Vendredi, le président Trump a publiquement menacé d’instaurer une taxe de 25 % sur tous les iPhones non fabriqués aux États-Unis, une annonce qui a pris de court à la fois Apple et ses propres collaborateurs. Selon le New York Times, ce mouvement semble être une vengeance pour le fait que Tim Cook ait renoncé à participer à un récent voyage de Trump au Moyen-Orient.

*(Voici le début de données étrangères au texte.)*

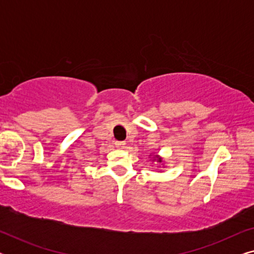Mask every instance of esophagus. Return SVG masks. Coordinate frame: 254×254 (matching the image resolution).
Here are the masks:
<instances>
[{
	"label": "esophagus",
	"mask_w": 254,
	"mask_h": 254,
	"mask_svg": "<svg viewBox=\"0 0 254 254\" xmlns=\"http://www.w3.org/2000/svg\"><path fill=\"white\" fill-rule=\"evenodd\" d=\"M116 147L117 149H119V150H123V149H125V147H126V143H125L124 141H116Z\"/></svg>",
	"instance_id": "34e87169"
}]
</instances>
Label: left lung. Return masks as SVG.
I'll return each mask as SVG.
<instances>
[{"label":"left lung","mask_w":254,"mask_h":254,"mask_svg":"<svg viewBox=\"0 0 254 254\" xmlns=\"http://www.w3.org/2000/svg\"><path fill=\"white\" fill-rule=\"evenodd\" d=\"M152 161H157L158 163H162L163 162V158L159 157V155H154V156H152Z\"/></svg>","instance_id":"obj_1"}]
</instances>
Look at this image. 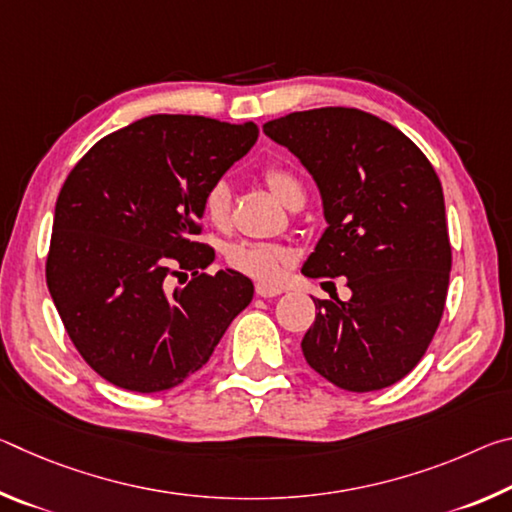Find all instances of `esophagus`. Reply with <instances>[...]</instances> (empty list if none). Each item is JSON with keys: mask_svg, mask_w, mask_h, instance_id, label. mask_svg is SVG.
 <instances>
[{"mask_svg": "<svg viewBox=\"0 0 512 512\" xmlns=\"http://www.w3.org/2000/svg\"><path fill=\"white\" fill-rule=\"evenodd\" d=\"M255 291H257L259 298H275V296H280V293H282L280 287H271V284H262V282L257 284Z\"/></svg>", "mask_w": 512, "mask_h": 512, "instance_id": "esophagus-1", "label": "esophagus"}]
</instances>
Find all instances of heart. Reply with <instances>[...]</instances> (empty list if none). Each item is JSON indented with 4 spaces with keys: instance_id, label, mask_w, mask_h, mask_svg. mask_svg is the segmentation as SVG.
<instances>
[{
    "instance_id": "b5f03b06",
    "label": "heart",
    "mask_w": 512,
    "mask_h": 512,
    "mask_svg": "<svg viewBox=\"0 0 512 512\" xmlns=\"http://www.w3.org/2000/svg\"><path fill=\"white\" fill-rule=\"evenodd\" d=\"M266 185L280 203L287 207L305 201V187L298 180L296 173H291L284 167H268ZM230 207H232V192L225 180H214L203 194V214L216 228H225L230 223ZM225 259L232 268L246 273L255 280L275 282L282 273V266L289 262V253L280 246L259 244V241H239L225 250Z\"/></svg>"
}]
</instances>
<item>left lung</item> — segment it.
Returning <instances> with one entry per match:
<instances>
[{
    "label": "left lung",
    "instance_id": "8db88e82",
    "mask_svg": "<svg viewBox=\"0 0 512 512\" xmlns=\"http://www.w3.org/2000/svg\"><path fill=\"white\" fill-rule=\"evenodd\" d=\"M264 133L323 198L327 228L302 275H343L352 291L345 302L314 300L302 354L345 391L395 384L418 366L445 309L452 246L436 171L402 131L357 108L291 112Z\"/></svg>",
    "mask_w": 512,
    "mask_h": 512
}]
</instances>
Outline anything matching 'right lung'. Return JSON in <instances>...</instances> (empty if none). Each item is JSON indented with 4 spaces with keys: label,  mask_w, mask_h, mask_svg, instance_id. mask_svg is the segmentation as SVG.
Wrapping results in <instances>:
<instances>
[{
    "label": "right lung",
    "mask_w": 512,
    "mask_h": 512,
    "mask_svg": "<svg viewBox=\"0 0 512 512\" xmlns=\"http://www.w3.org/2000/svg\"><path fill=\"white\" fill-rule=\"evenodd\" d=\"M257 135L253 121L151 115L103 137L67 176L47 287L76 350L110 384L135 393L183 384L253 300V282L232 268L198 273L214 250L194 237L205 189ZM176 267L195 277L169 290Z\"/></svg>",
    "instance_id": "right-lung-1"
}]
</instances>
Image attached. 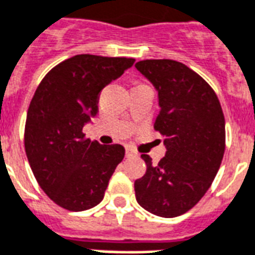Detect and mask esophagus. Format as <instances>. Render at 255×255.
Here are the masks:
<instances>
[{
  "mask_svg": "<svg viewBox=\"0 0 255 255\" xmlns=\"http://www.w3.org/2000/svg\"><path fill=\"white\" fill-rule=\"evenodd\" d=\"M125 153H126V157H133V156H135V154H137L134 149H131L130 146H126Z\"/></svg>",
  "mask_w": 255,
  "mask_h": 255,
  "instance_id": "obj_1",
  "label": "esophagus"
}]
</instances>
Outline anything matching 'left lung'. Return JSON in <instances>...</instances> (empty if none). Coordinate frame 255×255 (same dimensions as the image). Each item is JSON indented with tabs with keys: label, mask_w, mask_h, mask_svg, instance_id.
Here are the masks:
<instances>
[{
	"label": "left lung",
	"mask_w": 255,
	"mask_h": 255,
	"mask_svg": "<svg viewBox=\"0 0 255 255\" xmlns=\"http://www.w3.org/2000/svg\"><path fill=\"white\" fill-rule=\"evenodd\" d=\"M158 93L154 129L165 137V157L135 180V199L162 218L183 215L204 196L219 171L226 148L225 116L211 86L183 63L150 59L135 63Z\"/></svg>",
	"instance_id": "8db88e82"
}]
</instances>
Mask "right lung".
Instances as JSON below:
<instances>
[{"mask_svg":"<svg viewBox=\"0 0 255 255\" xmlns=\"http://www.w3.org/2000/svg\"><path fill=\"white\" fill-rule=\"evenodd\" d=\"M130 57L76 55L44 76L30 101L24 145L34 177L57 206L84 211L102 202L125 148L86 138L99 94L133 66Z\"/></svg>","mask_w":255,"mask_h":255,"instance_id":"1","label":"right lung"}]
</instances>
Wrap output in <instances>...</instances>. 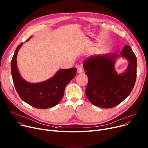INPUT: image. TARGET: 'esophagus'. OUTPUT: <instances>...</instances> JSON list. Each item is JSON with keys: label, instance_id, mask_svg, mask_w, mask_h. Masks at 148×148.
<instances>
[{"label": "esophagus", "instance_id": "obj_1", "mask_svg": "<svg viewBox=\"0 0 148 148\" xmlns=\"http://www.w3.org/2000/svg\"><path fill=\"white\" fill-rule=\"evenodd\" d=\"M83 72H84V70H83V69H82V67H77V73H83Z\"/></svg>", "mask_w": 148, "mask_h": 148}]
</instances>
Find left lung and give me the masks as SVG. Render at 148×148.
Returning <instances> with one entry per match:
<instances>
[{"mask_svg": "<svg viewBox=\"0 0 148 148\" xmlns=\"http://www.w3.org/2000/svg\"><path fill=\"white\" fill-rule=\"evenodd\" d=\"M120 56L129 61L124 73L115 71L116 59ZM84 68L88 78L85 94L93 105L111 108L121 103L130 94L136 79L137 59L129 45L120 53L91 56L84 62Z\"/></svg>", "mask_w": 148, "mask_h": 148, "instance_id": "1", "label": "left lung"}]
</instances>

Le président et les affaires au Moyen-Orient

Vous avez probablement vu quelques photos de la tournée de Trump dans les Émirats Arabes Unis, au Qatar et en Arabie Saoudite, où de nombreux PDG étaient présents. L’entourage du président ressemblait à un véritable défilé de stars de la Silicon Valley, avec, entre autres, Jensen Huang de Nvidia et Sam Altman d’OpenAI. Mais un CEO haut en couleur faisait défaut : Tim Cook, PDG d’Apple, qui avait été invité mais a décliné l’offre. Selon le Times, cette décision a laissé des traces chez Trump tout au long de son voyage.

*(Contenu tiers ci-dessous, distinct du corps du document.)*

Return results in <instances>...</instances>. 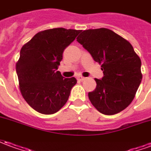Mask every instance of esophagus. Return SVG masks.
Listing matches in <instances>:
<instances>
[{"label":"esophagus","instance_id":"obj_1","mask_svg":"<svg viewBox=\"0 0 151 151\" xmlns=\"http://www.w3.org/2000/svg\"><path fill=\"white\" fill-rule=\"evenodd\" d=\"M77 79L78 80V81H83V80H85V78L84 77H82V76H78Z\"/></svg>","mask_w":151,"mask_h":151}]
</instances>
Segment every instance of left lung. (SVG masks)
I'll return each mask as SVG.
<instances>
[{"label":"left lung","instance_id":"obj_1","mask_svg":"<svg viewBox=\"0 0 151 151\" xmlns=\"http://www.w3.org/2000/svg\"><path fill=\"white\" fill-rule=\"evenodd\" d=\"M77 41L101 64L104 77L95 78L96 88L89 92L93 106L104 115H114L131 104L142 74L141 59L131 43L107 28L81 31Z\"/></svg>","mask_w":151,"mask_h":151}]
</instances>
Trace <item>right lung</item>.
Here are the masks:
<instances>
[{"label": "right lung", "mask_w": 151, "mask_h": 151, "mask_svg": "<svg viewBox=\"0 0 151 151\" xmlns=\"http://www.w3.org/2000/svg\"><path fill=\"white\" fill-rule=\"evenodd\" d=\"M80 31L53 28L40 31L20 51L16 64L22 97L35 111L45 115L56 113L65 104L75 78H64L57 71L64 50Z\"/></svg>", "instance_id": "1"}]
</instances>
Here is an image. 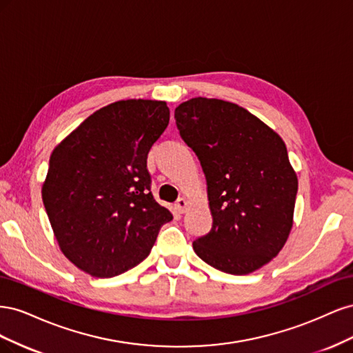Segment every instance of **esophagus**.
Here are the masks:
<instances>
[{
  "mask_svg": "<svg viewBox=\"0 0 353 353\" xmlns=\"http://www.w3.org/2000/svg\"><path fill=\"white\" fill-rule=\"evenodd\" d=\"M188 206H190V203H188V200L184 199V197L178 199V201L175 203V209H176L178 213H185V212L188 210Z\"/></svg>",
  "mask_w": 353,
  "mask_h": 353,
  "instance_id": "obj_1",
  "label": "esophagus"
}]
</instances>
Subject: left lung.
<instances>
[{"label":"left lung","mask_w":353,"mask_h":353,"mask_svg":"<svg viewBox=\"0 0 353 353\" xmlns=\"http://www.w3.org/2000/svg\"><path fill=\"white\" fill-rule=\"evenodd\" d=\"M175 121L205 172L213 219L194 252L227 274L262 268L293 228L297 175L283 138L249 110L218 99L181 103Z\"/></svg>","instance_id":"obj_1"}]
</instances>
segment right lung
I'll list each match as a JSON object with an SVG mask.
<instances>
[{
    "instance_id": "right-lung-1",
    "label": "right lung",
    "mask_w": 353,
    "mask_h": 353,
    "mask_svg": "<svg viewBox=\"0 0 353 353\" xmlns=\"http://www.w3.org/2000/svg\"><path fill=\"white\" fill-rule=\"evenodd\" d=\"M168 123L166 101H114L52 150L42 201L61 253L81 271L110 279L134 268L172 219L154 200L147 170Z\"/></svg>"
}]
</instances>
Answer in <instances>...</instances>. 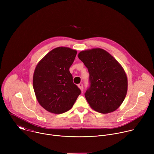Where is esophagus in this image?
<instances>
[{
    "instance_id": "1",
    "label": "esophagus",
    "mask_w": 154,
    "mask_h": 154,
    "mask_svg": "<svg viewBox=\"0 0 154 154\" xmlns=\"http://www.w3.org/2000/svg\"><path fill=\"white\" fill-rule=\"evenodd\" d=\"M78 86H79V88L81 90V91H83V84H82V83H80V84H79V85H78Z\"/></svg>"
}]
</instances>
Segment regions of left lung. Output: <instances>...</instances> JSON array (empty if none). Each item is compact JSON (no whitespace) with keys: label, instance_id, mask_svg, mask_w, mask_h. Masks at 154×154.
<instances>
[{"label":"left lung","instance_id":"8db88e82","mask_svg":"<svg viewBox=\"0 0 154 154\" xmlns=\"http://www.w3.org/2000/svg\"><path fill=\"white\" fill-rule=\"evenodd\" d=\"M78 57L90 74V87L85 96L90 106L104 114L115 111L127 91V79L121 64L99 48L82 51Z\"/></svg>","mask_w":154,"mask_h":154}]
</instances>
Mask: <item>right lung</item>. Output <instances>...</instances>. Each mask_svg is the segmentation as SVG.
<instances>
[{
  "instance_id": "add662e5",
  "label": "right lung",
  "mask_w": 154,
  "mask_h": 154,
  "mask_svg": "<svg viewBox=\"0 0 154 154\" xmlns=\"http://www.w3.org/2000/svg\"><path fill=\"white\" fill-rule=\"evenodd\" d=\"M76 55L77 51L70 48H57L35 69L33 86L36 99L51 113L60 114L69 110L81 94L69 72Z\"/></svg>"
}]
</instances>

Lors d’un discours à Riyad, le président a loué Huang pour sa présence, en profitant pour lancer une pique : « Tim Cook n’est pas ici, mais vous l’êtes. » À Doha, il a exprimé avoir « un petit problème avec Tim Cook », critiquant ainsi l’empreinte manufacturière croissante d’Apple en Inde. Quelques heures plus tard, la menace de la taxe était formulée :

« J’ai longtemps informé Tim Cook d’Apple que je m’attends à ce que les iPhones vendus aux États-Unis soient fabriqués et montés aux États-Unis, pas en Inde, ni ailleurs. Si ce n’est pas le cas, une taxe d’au moins 25 % devra être payée par Apple aux États-Unis. Merci de votre attention à ce sujet ! »

Une demande de Trump

Trump et ses alliés ont exercé des pressions sur Apple pour ramener la fabrication des iPhones sur le sol américain, mais la menace de vendredi semblait moins être une manœuvre stratégique qu’une punition ciblée. Apple avait tout juste échappé en avril à une taxe de 145 % liée à la Chine, et se retrouve maintenant confrontée à une nouvelle menace.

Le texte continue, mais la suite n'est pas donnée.